EXERCISE DIRECTIONS: Please set down, unchanged, the line containing "Gant sunglasses GA8056 5656P" and all the lines that follow it until the data below ends.

GIVEN DATA:
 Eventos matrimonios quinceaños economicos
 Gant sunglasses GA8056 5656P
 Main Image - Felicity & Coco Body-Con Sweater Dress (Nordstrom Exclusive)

COMPLETED EXERCISE:
 Gant sunglasses GA8056 5656P
 Main Image - Felicity & Coco Body-Con Sweater Dress (Nordstrom Exclusive)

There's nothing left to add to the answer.